▶ [STATED EXERCISE]:
Change "stone curb" to "curbstone" in the data between the lines holding "How long is the distance from the" and "5. the point at 259,40", inclusive, and give back only those lines with nothing else altered and the pictures left out.

▶ [Data on spatial positioning]:
════════

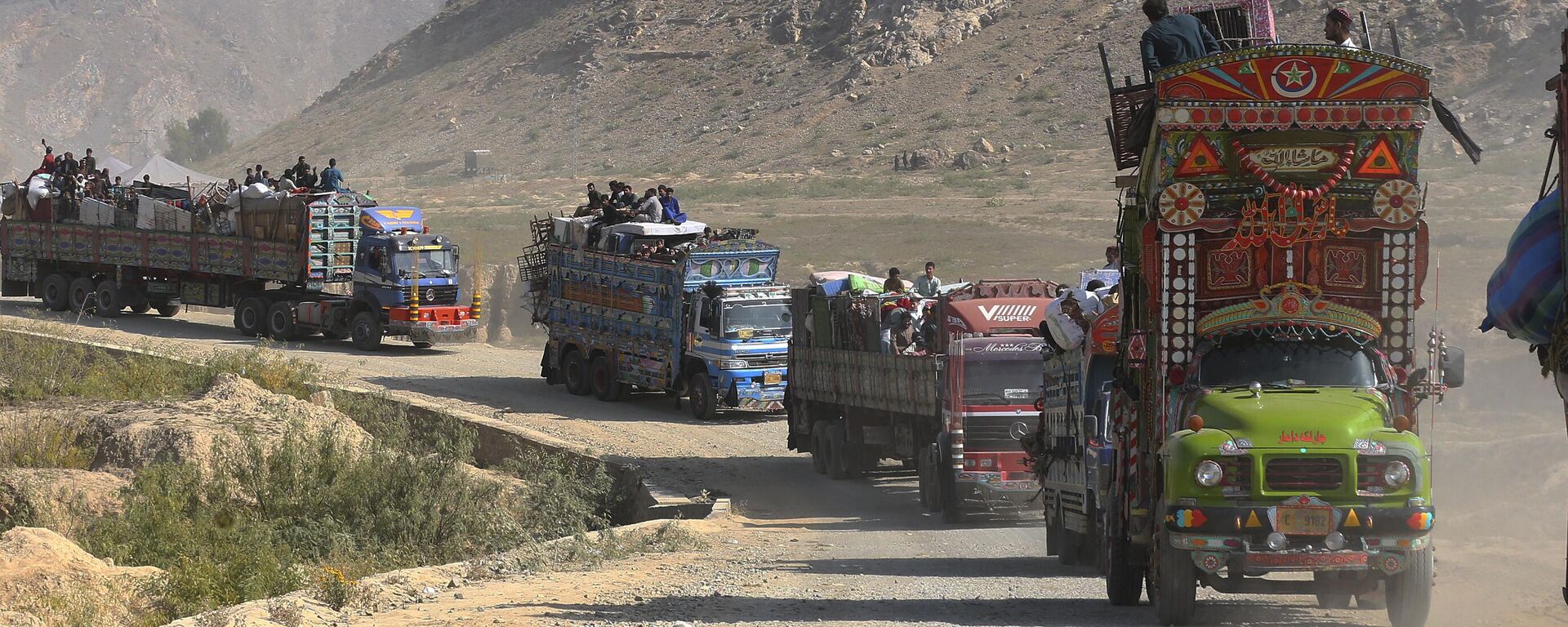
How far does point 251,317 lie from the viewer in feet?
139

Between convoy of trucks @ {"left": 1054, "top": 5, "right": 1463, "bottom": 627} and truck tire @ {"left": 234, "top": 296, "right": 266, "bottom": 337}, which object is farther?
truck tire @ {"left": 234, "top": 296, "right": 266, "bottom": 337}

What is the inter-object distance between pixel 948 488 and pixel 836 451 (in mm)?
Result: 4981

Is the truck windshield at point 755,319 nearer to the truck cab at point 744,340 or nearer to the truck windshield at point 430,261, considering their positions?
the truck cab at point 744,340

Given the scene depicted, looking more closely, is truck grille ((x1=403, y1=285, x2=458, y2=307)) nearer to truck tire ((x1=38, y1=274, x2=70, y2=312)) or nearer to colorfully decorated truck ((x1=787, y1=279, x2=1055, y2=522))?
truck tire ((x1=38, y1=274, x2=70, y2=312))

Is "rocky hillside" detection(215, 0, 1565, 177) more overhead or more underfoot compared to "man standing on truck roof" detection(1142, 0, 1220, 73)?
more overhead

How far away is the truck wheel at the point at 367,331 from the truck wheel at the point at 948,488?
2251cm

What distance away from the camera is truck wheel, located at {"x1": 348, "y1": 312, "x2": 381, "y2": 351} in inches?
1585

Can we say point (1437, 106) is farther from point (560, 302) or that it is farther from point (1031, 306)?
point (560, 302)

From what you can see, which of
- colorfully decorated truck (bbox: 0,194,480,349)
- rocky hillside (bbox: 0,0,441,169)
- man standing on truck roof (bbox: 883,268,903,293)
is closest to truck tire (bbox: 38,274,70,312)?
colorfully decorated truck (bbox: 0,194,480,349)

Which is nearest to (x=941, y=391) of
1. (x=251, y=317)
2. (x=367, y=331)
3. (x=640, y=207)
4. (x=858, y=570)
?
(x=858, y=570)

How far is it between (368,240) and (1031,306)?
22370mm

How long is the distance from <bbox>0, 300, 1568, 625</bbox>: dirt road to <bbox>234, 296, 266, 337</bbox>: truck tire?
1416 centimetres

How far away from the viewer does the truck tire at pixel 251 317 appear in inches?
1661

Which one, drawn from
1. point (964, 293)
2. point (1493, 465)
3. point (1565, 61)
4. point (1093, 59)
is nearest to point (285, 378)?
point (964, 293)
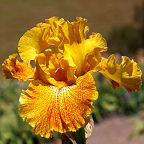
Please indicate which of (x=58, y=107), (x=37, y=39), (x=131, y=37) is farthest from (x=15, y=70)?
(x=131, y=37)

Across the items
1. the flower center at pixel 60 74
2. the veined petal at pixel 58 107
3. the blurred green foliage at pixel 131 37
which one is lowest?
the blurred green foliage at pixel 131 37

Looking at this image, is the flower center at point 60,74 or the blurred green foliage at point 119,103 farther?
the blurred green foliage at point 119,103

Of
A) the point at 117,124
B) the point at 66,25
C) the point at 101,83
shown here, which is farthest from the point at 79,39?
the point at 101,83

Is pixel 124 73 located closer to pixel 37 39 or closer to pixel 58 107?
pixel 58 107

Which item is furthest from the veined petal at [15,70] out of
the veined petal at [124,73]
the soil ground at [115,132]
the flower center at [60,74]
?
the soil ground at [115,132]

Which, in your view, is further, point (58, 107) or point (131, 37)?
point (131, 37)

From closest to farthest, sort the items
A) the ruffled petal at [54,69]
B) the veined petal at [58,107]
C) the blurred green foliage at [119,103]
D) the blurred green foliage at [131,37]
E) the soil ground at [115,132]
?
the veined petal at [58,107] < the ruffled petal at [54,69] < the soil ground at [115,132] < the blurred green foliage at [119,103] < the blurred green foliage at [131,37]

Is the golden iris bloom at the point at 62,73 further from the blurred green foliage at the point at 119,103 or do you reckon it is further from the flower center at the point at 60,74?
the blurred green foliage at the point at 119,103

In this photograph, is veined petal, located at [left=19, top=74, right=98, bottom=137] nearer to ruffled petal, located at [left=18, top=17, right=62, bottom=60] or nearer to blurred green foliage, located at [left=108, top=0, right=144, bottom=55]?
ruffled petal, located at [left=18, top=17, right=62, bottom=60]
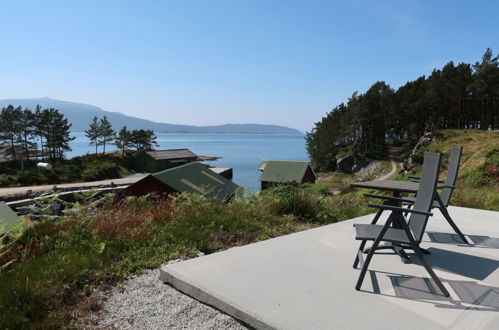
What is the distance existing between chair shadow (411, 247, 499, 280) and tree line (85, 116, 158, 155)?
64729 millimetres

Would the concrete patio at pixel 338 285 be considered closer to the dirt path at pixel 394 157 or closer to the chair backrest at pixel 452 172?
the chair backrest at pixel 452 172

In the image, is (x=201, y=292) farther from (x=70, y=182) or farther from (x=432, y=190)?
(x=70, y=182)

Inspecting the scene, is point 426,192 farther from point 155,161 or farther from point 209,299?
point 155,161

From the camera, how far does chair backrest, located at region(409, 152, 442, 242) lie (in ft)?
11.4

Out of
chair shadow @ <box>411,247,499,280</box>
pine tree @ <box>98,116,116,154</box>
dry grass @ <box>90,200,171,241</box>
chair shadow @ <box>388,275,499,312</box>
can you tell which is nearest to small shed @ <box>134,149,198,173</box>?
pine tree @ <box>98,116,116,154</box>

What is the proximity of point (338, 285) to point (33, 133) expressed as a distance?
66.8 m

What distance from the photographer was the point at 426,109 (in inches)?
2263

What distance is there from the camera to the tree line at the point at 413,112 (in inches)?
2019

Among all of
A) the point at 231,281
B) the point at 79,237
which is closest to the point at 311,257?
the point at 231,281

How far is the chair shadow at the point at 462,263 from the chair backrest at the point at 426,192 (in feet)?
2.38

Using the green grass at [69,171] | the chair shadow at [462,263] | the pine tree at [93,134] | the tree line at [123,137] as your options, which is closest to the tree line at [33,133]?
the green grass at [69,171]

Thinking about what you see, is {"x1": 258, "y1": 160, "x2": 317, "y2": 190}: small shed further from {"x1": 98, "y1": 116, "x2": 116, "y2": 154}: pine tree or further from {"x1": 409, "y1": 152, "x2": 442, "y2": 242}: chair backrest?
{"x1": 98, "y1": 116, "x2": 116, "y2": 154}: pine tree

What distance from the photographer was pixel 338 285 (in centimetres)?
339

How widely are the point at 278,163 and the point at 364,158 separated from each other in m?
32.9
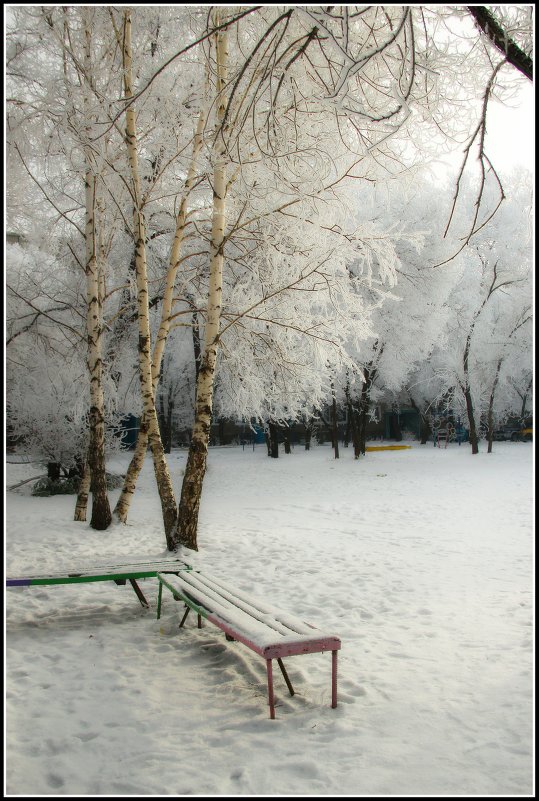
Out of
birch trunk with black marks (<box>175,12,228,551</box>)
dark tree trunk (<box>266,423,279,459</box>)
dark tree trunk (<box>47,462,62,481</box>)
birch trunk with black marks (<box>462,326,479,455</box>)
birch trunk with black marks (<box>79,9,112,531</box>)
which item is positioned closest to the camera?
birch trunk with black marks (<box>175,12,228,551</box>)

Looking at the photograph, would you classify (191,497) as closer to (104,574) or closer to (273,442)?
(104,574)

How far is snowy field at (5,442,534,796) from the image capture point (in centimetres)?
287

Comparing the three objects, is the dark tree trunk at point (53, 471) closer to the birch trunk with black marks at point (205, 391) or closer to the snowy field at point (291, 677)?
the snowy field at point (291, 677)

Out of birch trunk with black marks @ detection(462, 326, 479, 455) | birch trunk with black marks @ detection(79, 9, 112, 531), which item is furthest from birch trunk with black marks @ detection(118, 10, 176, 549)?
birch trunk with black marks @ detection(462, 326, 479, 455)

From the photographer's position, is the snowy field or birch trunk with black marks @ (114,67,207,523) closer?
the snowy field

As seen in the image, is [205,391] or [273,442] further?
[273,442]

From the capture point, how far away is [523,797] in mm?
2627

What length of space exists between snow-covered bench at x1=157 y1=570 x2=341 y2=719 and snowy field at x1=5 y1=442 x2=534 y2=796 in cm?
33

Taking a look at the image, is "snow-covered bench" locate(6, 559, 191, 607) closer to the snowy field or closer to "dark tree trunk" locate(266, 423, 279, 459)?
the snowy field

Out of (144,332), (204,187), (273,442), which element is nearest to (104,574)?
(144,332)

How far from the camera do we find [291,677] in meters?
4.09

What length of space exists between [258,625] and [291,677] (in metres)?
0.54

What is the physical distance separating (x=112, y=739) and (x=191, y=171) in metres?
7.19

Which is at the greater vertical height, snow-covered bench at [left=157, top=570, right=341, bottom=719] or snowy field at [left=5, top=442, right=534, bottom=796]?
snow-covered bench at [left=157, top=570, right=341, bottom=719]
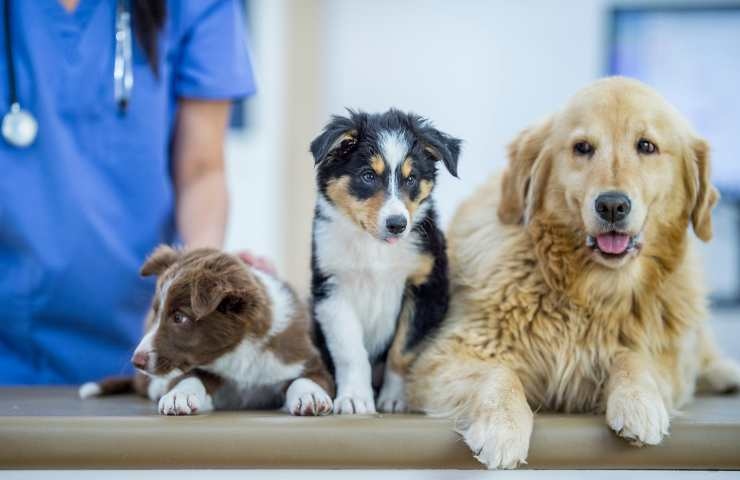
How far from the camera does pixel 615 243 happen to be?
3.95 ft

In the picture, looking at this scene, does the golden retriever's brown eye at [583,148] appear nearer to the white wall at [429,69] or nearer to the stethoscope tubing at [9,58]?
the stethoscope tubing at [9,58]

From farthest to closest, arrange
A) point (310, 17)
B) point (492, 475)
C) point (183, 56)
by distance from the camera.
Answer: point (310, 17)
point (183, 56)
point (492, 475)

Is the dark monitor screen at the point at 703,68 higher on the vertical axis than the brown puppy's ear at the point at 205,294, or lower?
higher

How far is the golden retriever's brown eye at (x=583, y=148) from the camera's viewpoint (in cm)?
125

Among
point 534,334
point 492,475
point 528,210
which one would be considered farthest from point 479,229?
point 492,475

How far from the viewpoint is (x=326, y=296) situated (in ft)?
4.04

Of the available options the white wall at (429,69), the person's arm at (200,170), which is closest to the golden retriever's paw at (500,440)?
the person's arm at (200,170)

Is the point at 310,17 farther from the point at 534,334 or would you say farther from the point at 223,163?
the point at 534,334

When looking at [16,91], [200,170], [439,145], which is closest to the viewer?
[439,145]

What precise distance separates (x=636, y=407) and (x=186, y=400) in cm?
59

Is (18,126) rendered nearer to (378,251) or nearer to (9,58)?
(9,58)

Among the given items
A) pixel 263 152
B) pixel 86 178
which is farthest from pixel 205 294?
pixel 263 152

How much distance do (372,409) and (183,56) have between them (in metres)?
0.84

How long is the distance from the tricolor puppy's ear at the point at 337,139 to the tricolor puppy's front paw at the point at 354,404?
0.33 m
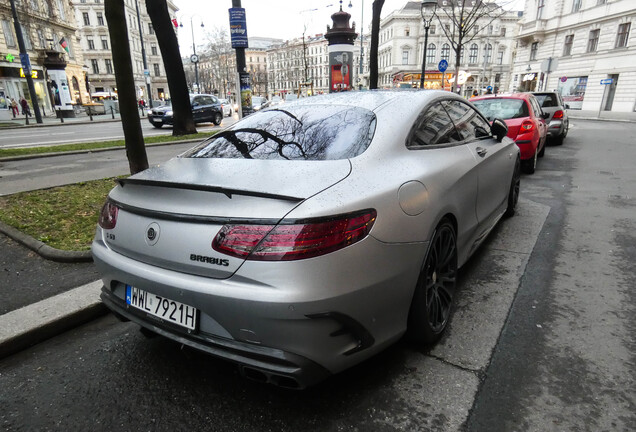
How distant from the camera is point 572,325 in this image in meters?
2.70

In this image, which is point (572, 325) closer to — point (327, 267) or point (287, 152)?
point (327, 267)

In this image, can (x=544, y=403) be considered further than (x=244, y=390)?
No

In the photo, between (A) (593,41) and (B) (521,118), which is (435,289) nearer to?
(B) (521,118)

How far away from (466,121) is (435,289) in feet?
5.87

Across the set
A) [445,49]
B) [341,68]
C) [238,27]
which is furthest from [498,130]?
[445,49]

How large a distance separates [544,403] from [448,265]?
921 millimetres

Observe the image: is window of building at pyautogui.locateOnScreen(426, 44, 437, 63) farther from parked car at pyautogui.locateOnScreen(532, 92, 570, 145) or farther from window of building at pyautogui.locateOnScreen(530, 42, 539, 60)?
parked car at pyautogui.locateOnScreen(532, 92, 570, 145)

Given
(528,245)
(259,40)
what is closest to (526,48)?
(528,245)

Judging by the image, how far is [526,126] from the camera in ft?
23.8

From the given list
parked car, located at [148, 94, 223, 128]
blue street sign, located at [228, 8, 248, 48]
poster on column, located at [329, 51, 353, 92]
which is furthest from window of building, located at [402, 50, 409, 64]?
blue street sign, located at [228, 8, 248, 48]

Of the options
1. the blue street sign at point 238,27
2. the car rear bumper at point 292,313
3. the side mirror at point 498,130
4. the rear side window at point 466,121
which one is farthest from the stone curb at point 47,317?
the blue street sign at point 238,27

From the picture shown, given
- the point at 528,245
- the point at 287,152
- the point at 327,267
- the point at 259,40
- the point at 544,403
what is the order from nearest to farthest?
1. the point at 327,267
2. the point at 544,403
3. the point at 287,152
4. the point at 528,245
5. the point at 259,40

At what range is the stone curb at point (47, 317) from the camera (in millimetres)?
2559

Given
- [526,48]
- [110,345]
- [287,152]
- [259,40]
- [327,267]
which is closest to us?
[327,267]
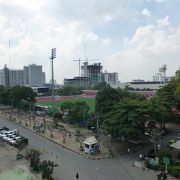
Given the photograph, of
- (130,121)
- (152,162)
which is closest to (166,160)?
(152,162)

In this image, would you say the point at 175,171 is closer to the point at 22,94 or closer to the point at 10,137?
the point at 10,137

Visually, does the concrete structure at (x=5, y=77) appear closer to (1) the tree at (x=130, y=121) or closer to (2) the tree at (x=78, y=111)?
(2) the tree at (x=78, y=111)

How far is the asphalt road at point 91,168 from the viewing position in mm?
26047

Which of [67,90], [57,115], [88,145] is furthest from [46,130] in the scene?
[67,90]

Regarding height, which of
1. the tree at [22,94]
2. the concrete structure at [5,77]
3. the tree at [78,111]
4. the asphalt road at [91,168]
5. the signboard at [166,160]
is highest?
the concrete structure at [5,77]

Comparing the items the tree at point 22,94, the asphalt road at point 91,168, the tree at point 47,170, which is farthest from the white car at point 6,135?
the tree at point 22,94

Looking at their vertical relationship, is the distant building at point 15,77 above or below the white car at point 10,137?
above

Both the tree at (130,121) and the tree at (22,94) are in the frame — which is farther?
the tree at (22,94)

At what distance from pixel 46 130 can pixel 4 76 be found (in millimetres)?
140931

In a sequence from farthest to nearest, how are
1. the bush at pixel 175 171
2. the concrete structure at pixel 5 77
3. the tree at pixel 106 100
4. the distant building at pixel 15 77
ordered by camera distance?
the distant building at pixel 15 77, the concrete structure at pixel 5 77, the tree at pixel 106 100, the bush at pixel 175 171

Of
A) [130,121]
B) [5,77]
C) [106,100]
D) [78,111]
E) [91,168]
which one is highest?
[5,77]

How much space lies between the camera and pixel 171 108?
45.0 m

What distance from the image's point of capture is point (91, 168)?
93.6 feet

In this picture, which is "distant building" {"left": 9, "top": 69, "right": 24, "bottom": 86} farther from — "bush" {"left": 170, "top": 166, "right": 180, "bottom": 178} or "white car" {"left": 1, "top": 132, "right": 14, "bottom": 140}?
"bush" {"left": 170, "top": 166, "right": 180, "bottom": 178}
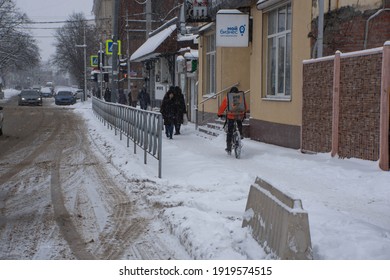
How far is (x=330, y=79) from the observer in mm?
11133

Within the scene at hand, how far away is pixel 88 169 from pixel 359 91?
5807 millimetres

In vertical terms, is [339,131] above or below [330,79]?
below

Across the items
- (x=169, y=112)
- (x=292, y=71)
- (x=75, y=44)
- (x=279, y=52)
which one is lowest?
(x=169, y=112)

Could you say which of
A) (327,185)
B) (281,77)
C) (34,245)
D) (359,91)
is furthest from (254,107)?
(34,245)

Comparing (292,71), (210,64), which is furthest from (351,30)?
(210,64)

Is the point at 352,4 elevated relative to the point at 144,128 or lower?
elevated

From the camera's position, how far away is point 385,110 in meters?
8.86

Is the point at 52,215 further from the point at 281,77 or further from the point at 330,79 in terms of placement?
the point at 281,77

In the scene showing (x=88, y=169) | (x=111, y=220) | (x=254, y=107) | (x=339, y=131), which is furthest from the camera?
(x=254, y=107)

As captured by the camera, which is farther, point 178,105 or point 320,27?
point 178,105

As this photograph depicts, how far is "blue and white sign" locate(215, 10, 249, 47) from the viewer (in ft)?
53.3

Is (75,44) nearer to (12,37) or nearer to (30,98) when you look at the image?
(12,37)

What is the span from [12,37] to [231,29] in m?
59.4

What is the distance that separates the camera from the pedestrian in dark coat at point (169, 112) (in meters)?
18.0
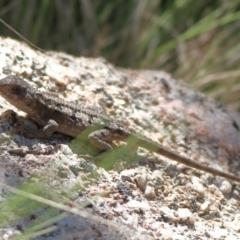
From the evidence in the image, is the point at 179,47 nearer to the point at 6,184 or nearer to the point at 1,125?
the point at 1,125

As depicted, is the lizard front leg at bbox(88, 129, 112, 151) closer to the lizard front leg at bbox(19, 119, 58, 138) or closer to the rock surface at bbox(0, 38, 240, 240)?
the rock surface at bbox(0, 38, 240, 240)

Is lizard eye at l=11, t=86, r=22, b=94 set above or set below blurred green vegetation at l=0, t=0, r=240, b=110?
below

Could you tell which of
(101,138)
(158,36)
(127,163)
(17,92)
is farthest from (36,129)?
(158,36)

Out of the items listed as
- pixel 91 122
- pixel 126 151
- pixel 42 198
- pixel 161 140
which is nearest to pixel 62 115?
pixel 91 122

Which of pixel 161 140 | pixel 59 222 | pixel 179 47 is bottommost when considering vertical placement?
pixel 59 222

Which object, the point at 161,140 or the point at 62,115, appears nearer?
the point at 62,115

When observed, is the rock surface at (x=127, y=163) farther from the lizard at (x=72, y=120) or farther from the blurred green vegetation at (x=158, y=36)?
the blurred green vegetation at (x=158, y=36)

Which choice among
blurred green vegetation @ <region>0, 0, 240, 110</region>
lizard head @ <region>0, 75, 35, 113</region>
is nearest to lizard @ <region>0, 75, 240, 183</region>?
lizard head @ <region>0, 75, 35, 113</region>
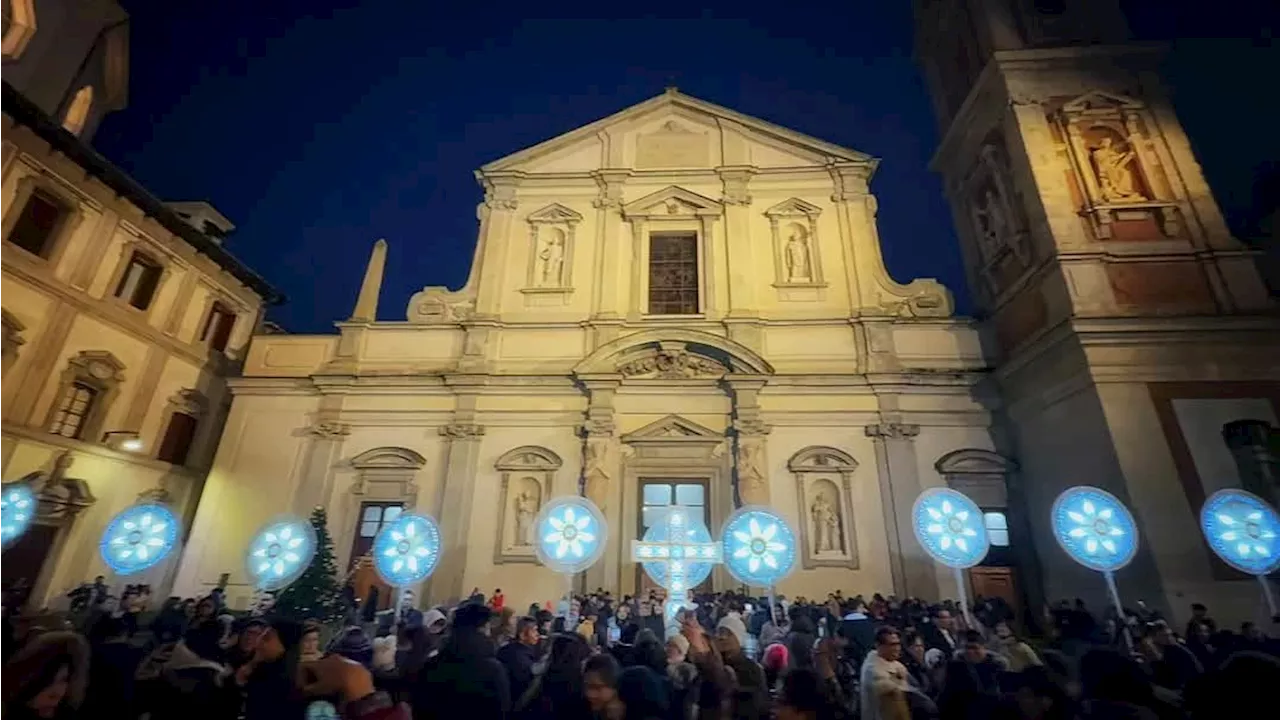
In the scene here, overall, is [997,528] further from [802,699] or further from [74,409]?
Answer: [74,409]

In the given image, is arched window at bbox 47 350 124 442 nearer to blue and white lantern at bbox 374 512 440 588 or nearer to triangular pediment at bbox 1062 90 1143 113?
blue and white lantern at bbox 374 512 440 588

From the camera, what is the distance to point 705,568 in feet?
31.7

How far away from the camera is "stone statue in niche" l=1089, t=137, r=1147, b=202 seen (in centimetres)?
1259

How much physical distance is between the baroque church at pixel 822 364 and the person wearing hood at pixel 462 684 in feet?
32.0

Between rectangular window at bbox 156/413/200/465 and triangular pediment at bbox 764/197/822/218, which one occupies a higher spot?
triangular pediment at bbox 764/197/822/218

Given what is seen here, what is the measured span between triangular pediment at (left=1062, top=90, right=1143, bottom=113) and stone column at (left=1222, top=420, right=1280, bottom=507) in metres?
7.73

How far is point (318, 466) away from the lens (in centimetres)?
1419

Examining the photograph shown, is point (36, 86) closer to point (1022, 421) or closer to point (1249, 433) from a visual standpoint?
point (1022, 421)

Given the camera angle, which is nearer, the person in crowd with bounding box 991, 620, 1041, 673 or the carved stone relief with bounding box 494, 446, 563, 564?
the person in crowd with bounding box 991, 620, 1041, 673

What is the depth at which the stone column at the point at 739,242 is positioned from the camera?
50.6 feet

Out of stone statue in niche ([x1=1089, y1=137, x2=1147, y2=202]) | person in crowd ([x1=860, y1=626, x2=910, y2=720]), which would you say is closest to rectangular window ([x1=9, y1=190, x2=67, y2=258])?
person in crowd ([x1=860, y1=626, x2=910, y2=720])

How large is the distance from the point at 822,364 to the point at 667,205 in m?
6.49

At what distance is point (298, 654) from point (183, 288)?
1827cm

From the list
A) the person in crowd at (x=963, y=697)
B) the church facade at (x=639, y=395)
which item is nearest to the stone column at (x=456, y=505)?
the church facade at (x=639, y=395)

════════

▶ [SOLUTION TO THIS PROBLEM]:
How long is the distance from the tricolor puppy's ear at the point at 337,139 to the tricolor puppy's front paw at the point at 354,404?
0.33 m
How distant from the camera is point 572,325 in this image in meters?
2.70

In this image, which is point (572, 325) closer to — point (327, 267) or point (287, 152)?
point (327, 267)

In this image, can (x=544, y=403) be considered further than (x=244, y=390)?
No

In the photo, between (A) (593,41) and (B) (521,118), which is (435,289) nearer to?
(B) (521,118)

How far away from (466,121) is (435,289) in feet?
5.87

Across the set
A) [445,49]
B) [341,68]
C) [238,27]
which is furthest from [498,130]?
[445,49]

How large a distance separates [544,403] from [448,265]?
921 millimetres

Observe the image: is window of building at pyautogui.locateOnScreen(426, 44, 437, 63) farther from parked car at pyautogui.locateOnScreen(532, 92, 570, 145) or farther from window of building at pyautogui.locateOnScreen(530, 42, 539, 60)?
parked car at pyautogui.locateOnScreen(532, 92, 570, 145)

Given
(528,245)
(259,40)
what is closest to (526,48)?
(528,245)

Judging by the image, how far is [526,126] from the camera in ft?
23.8

From the given list
parked car, located at [148, 94, 223, 128]
blue street sign, located at [228, 8, 248, 48]
poster on column, located at [329, 51, 353, 92]
which is furthest from window of building, located at [402, 50, 409, 64]?
blue street sign, located at [228, 8, 248, 48]

Of the options
1. the blue street sign at point 238,27
2. the car rear bumper at point 292,313
3. the side mirror at point 498,130
4. the rear side window at point 466,121
which one is farthest from the curbstone at point 47,317?
the blue street sign at point 238,27

From the picture shown, given
- the point at 528,245
- the point at 287,152
- the point at 327,267
- the point at 259,40
- the point at 544,403
what is the order from nearest to farthest?
1. the point at 327,267
2. the point at 544,403
3. the point at 287,152
4. the point at 528,245
5. the point at 259,40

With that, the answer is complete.